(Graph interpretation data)
+-------+

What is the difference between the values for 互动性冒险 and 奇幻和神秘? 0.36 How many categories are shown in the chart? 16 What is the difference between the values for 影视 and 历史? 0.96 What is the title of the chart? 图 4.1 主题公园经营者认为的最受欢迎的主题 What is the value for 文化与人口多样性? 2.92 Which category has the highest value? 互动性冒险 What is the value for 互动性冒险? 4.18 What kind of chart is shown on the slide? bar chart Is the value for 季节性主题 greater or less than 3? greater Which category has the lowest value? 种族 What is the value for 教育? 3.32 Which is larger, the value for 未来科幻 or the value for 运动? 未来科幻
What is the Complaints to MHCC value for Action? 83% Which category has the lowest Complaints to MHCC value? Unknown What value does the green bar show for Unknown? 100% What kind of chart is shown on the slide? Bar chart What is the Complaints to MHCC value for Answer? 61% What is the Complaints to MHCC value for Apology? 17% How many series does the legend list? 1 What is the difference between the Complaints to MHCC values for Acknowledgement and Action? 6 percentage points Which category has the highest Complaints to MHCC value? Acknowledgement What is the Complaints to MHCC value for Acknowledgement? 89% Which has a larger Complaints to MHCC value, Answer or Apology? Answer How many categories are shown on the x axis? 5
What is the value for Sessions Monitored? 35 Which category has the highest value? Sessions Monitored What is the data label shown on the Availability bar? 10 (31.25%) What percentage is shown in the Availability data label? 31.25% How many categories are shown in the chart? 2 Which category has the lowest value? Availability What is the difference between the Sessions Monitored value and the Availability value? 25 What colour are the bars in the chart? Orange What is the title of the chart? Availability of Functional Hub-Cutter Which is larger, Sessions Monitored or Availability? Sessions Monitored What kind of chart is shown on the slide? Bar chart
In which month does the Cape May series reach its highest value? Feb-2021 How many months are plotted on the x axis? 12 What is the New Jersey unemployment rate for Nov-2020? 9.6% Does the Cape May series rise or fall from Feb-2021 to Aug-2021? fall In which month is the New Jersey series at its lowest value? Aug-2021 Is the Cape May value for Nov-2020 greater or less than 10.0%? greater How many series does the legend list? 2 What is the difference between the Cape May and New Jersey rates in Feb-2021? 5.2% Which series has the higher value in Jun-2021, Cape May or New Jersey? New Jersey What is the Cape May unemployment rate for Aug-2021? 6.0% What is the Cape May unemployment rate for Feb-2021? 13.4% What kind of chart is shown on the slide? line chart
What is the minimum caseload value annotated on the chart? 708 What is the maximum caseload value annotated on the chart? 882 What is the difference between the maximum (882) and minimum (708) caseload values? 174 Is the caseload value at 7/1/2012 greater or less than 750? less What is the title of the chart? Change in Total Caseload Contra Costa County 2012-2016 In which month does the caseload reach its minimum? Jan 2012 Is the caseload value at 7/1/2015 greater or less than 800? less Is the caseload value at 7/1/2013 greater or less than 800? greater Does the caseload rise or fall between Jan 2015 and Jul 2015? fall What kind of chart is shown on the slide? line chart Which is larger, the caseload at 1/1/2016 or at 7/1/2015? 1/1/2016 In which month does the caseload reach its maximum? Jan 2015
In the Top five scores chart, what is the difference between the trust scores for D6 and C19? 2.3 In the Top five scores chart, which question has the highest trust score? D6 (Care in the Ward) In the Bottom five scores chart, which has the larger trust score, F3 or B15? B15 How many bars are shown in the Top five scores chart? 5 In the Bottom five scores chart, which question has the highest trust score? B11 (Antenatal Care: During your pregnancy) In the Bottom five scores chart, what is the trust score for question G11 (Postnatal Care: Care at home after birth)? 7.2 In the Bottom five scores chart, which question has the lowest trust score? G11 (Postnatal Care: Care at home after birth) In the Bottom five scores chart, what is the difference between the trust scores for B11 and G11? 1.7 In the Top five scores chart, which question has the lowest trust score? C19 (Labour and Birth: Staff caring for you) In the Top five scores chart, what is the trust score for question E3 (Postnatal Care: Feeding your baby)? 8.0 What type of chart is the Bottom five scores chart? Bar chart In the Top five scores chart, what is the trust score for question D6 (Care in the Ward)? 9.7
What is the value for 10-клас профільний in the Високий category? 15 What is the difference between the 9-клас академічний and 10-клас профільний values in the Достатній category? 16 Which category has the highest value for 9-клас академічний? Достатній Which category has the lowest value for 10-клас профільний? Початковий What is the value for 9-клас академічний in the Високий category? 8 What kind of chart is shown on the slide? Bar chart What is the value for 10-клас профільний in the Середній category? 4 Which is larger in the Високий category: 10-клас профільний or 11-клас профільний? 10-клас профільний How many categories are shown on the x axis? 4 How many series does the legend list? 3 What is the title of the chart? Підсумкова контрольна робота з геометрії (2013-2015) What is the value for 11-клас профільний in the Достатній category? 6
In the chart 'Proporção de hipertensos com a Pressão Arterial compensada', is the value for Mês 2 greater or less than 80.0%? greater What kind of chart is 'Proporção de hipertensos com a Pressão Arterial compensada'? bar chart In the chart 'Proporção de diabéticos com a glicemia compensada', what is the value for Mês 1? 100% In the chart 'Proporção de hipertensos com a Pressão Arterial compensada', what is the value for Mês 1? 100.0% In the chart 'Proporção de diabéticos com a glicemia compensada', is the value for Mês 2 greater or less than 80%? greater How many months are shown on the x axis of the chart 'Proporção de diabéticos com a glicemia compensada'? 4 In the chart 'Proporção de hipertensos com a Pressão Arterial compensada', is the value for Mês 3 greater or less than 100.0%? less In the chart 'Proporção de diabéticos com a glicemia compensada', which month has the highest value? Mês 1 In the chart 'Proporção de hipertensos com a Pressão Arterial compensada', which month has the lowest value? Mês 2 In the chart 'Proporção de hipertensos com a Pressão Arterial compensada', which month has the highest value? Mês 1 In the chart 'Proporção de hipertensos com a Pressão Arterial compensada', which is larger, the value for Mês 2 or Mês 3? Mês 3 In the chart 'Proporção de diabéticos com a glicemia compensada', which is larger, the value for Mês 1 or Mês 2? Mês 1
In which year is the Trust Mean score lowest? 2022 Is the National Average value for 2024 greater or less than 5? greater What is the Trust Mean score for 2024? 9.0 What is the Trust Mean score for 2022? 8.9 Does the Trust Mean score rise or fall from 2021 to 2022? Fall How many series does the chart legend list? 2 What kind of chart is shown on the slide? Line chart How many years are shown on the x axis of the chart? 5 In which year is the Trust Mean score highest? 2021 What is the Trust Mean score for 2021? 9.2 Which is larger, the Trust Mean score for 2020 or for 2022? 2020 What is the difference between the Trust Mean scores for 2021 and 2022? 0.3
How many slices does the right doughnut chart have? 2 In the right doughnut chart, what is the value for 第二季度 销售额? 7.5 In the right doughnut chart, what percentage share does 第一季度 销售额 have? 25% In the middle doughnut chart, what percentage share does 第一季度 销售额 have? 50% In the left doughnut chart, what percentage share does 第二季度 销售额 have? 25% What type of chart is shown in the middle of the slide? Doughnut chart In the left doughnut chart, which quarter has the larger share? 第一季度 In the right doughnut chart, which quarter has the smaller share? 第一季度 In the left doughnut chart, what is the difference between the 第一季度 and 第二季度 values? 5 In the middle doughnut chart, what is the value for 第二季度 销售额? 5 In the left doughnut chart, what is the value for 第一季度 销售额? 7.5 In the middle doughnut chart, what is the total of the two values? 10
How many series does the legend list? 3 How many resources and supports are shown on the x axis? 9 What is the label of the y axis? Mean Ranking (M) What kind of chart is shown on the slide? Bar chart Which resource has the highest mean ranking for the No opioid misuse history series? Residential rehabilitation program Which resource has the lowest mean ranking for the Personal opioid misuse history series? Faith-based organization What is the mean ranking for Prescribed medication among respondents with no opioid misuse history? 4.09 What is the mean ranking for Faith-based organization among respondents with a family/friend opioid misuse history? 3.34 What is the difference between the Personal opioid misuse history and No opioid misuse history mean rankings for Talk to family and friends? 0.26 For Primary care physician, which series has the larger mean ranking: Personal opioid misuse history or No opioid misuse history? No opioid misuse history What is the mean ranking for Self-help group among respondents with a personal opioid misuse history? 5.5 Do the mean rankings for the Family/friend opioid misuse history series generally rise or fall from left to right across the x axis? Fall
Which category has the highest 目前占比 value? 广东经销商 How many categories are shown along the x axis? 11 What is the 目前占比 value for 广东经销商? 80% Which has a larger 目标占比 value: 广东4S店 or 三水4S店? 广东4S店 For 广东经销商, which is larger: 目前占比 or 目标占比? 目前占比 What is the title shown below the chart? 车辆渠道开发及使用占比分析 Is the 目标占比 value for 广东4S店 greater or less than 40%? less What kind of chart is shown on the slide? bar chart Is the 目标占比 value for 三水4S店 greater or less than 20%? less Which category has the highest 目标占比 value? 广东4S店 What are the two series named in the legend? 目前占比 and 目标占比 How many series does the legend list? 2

+-------+

Recast the listing as a JSON list of strings, one string per line with blank lines omitted, beginning with the first line of the listing and continuing through the line that contains "What is the Complaints to MHCC value for Action?".

[
  "What is the difference between the values for 互动性冒险 and 奇幻和神秘? 0.36 How many categories are shown in the chart? 16 What is the difference between the values for 影视 and 历史? 0.96 What is the title of the chart? 图 4.1 主题公园经营者认为的最受欢迎的主题 What is the value for 文化与人口多样性? 2.92 Which category has the highest value? 互动性冒险 What is the value for 互动性冒险? 4.18 What kind of chart is shown on the slide? bar chart Is the value for 季节性主题 greater or less than 3? greater Which category has the lowest value? 种族 What is the value for 教育? 3.32 Which is larger, the value for 未来科幻 or the value for 运动? 未来科幻",
  "What is the Complaints to MHCC value for Action? 83% Which category has the lowest Complaints to MHCC value? Unknown What value does the green bar show for Unknown? 100% What kind of chart is shown on the slide? Bar chart What is the Complaints to MHCC value for Answer? 61% What is the Complaints to MHCC value for Apology? 17% How many series does the legend list? 1 What is the difference between the Complaints to MHCC values for Acknowledgement and Action? 6 percentage points Which category has the highest Complaints to MHCC value? Acknowledgement What is the Complaints to MHCC value for Acknowledgement? 89% Which has a larger Complaints to MHCC value, Answer or Apology? Answer How many categories are shown on the x axis? 5"
]